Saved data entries
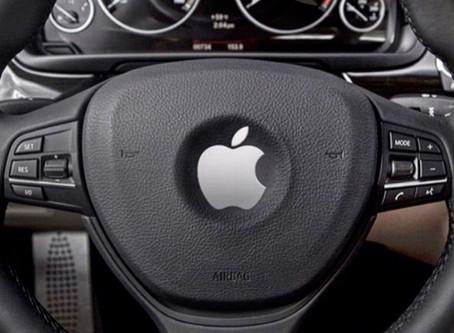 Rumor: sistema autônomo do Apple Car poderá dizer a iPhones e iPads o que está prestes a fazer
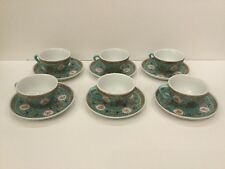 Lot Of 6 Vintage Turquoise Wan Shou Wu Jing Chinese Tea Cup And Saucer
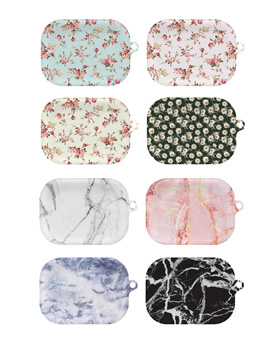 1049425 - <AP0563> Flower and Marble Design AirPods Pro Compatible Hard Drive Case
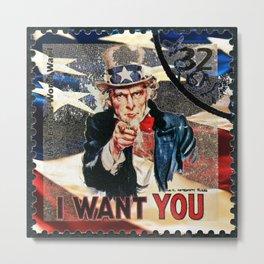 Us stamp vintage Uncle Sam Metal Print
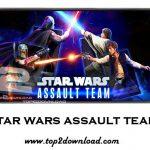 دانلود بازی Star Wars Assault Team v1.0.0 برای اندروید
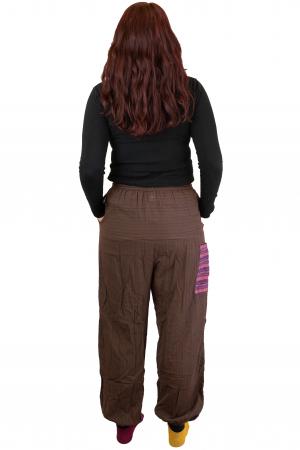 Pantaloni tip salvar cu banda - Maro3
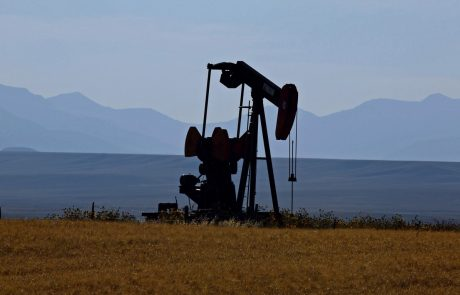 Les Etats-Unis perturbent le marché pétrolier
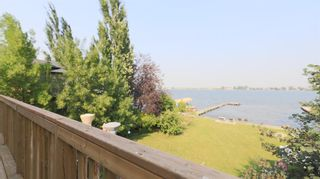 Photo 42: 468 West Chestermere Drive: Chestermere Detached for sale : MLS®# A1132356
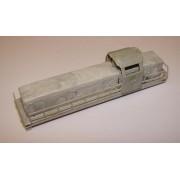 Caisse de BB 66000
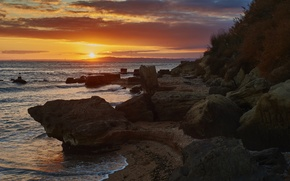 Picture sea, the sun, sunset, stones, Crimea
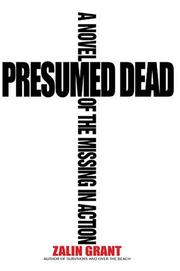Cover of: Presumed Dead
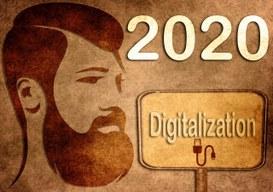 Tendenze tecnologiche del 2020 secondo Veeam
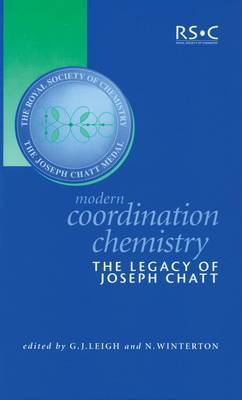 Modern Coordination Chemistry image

• **What the exercise asks**: Restate word for word, and only, the lines from the line that contains "Us stamp vintage Uncle Sam Metal Print" through the end of the data, both included; pictures are not part of the copy.

• **Response**:
 Us stamp vintage Uncle Sam Metal Print
 دانلود بازی Star Wars Assault Team v1.0.0 برای اندروید
 Pantaloni tip salvar cu banda - Maro3
 Les Etats-Unis perturbent le marché pétrolier
 Photo 42: 468 West Chestermere Drive: Chestermere Detached for sale : MLS®# A1132356
 Caisse de BB 66000
 Picture sea, the sun, sunset, stones, Crimea
Cover of: Presumed Dead
 Tendenze tecnologiche del 2020 secondo Veeam
 Modern Coordination Chemistry image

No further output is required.